ASSIGNMENT >>
Retype the text of every entry below word for word, leaving the pictures out of your answer.

[Short text fragments from websites]
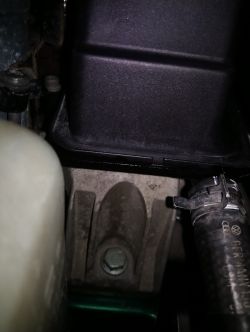 Audi A3 8L TDI ALH - Wyciek płynu wspomagania przez odpowietrznik korka zbiorniczka po wymianie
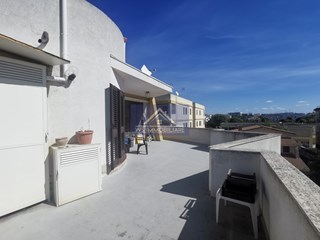 Attico in Vendita a Gallipoli, 249'000&euro;, 210 m², arredato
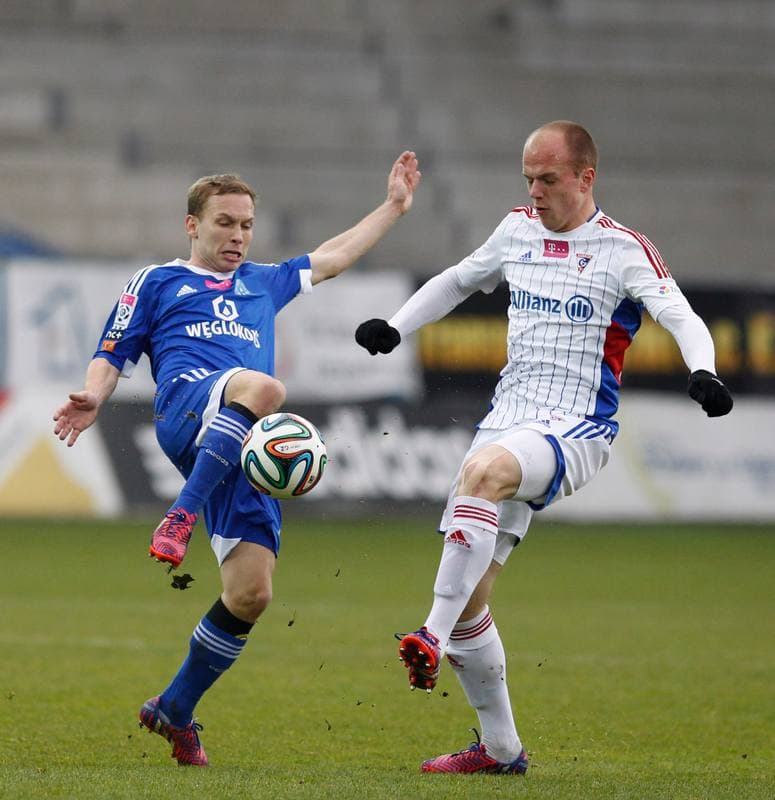 Football. T-Mobile Ekstraklasa. Gornik Zabrze - Ruch Chorzow. 02.04.2015
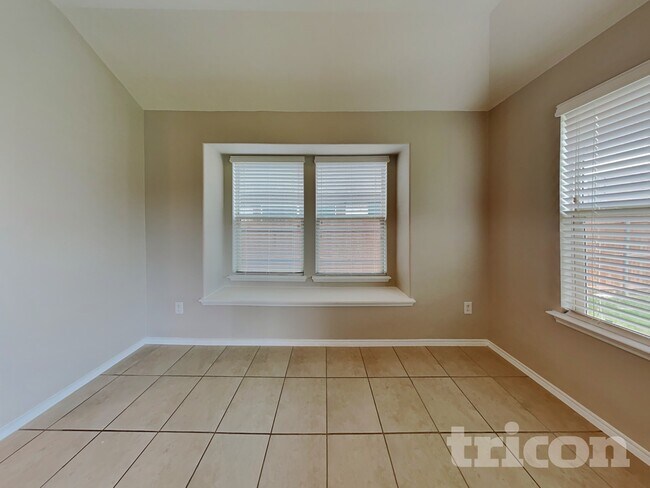 Building Photo - 2536 Old Buck Dr
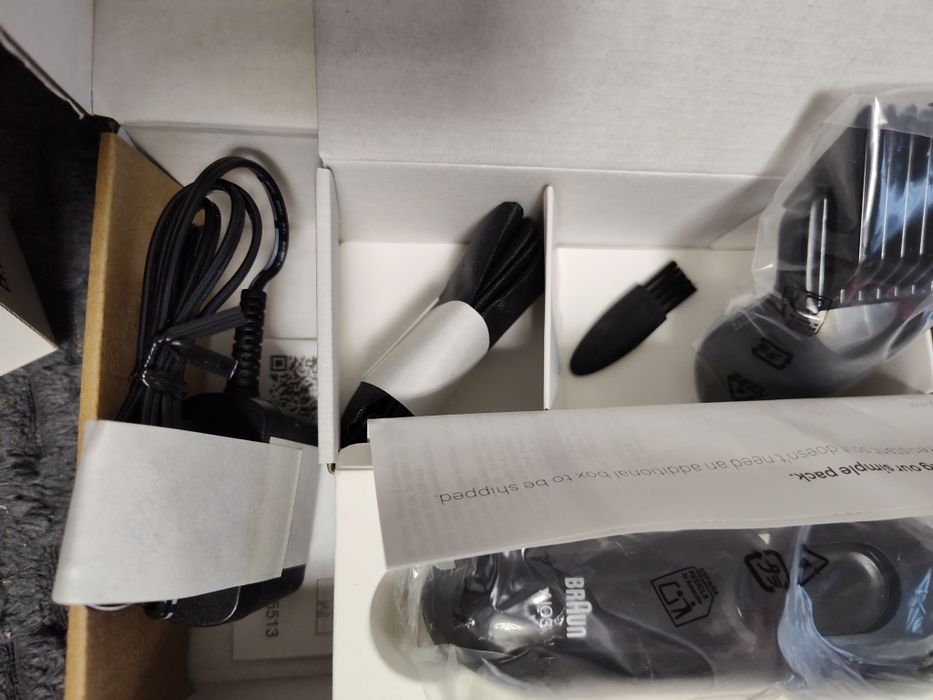 Trymer Braun All-in-One Series 3, zestaw 8 w 1 AIO3545
Nowa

RESPONSE TO THIS TASK >>
 Audi A3 8L TDI ALH - Wyciek płynu wspomagania przez odpowietrznik korka zbiorniczka po wymianie
 Attico in Vendita a Gallipoli, 249'000&euro;, 210 m², arredato
 Football. T-Mobile Ekstraklasa. Gornik Zabrze - Ruch Chorzow. 02.04.2015
 Building Photo - 2536 Old Buck Dr
 Trymer Braun All-in-One Series 3, zestaw 8 w 1 AIO3545
Nowa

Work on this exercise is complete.